Only the lines from the one that includes "Advantages Of Stainless" through the last line below belong in the reply, copied exactly and without pictures.

Records for the task:

★ ★ ★ ★ ★

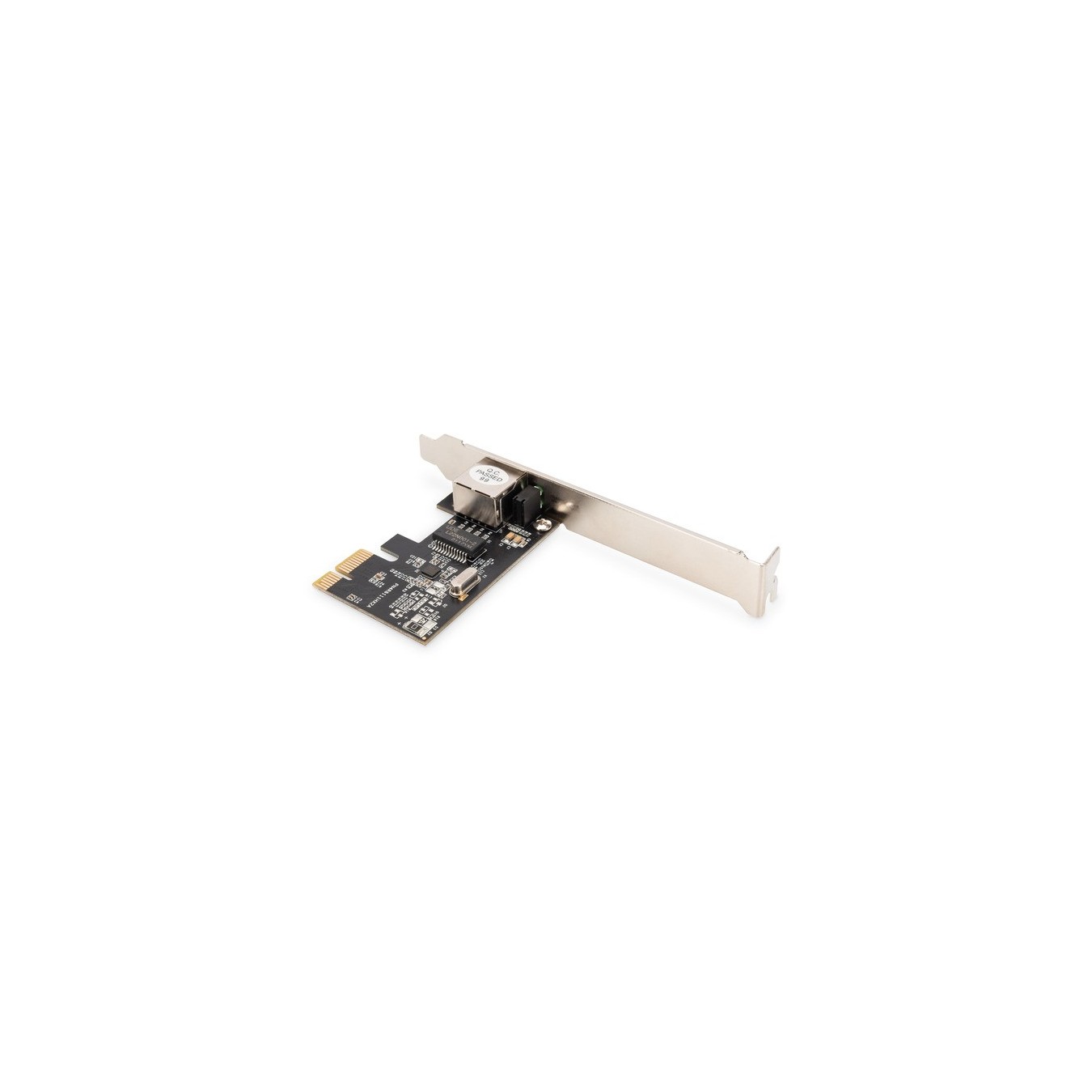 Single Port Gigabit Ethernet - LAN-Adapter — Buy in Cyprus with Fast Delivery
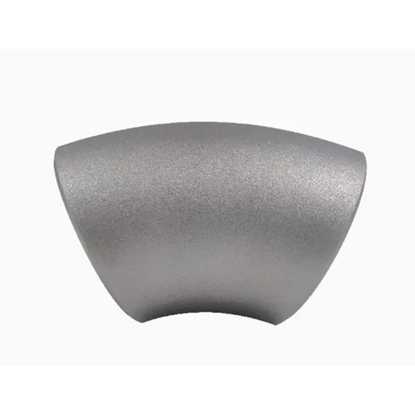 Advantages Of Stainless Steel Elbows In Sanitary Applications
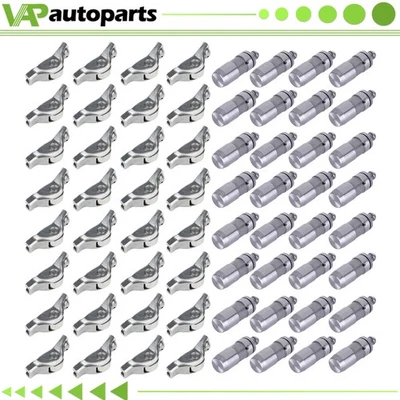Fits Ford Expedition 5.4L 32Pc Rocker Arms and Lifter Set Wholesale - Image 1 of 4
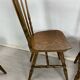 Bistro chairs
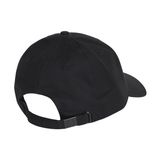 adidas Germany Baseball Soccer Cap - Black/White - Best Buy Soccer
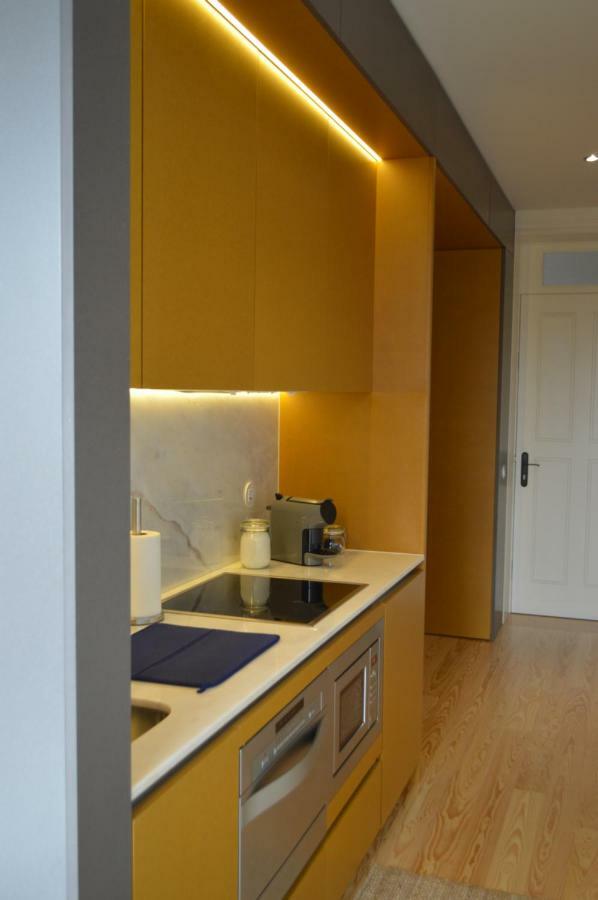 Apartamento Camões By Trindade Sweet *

★ ★ ★ ★ ★

Written solution:
 Advantages Of Stainless Steel Elbows In Sanitary Applications
Fits Ford Expedition 5.4L 32Pc Rocker Arms and Lifter Set Wholesale - Image 1 of 4
 Bistro chairs
 adidas Germany Baseball Soccer Cap - Black/White - Best Buy Soccer
 Apartamento Camões By Trindade Sweet *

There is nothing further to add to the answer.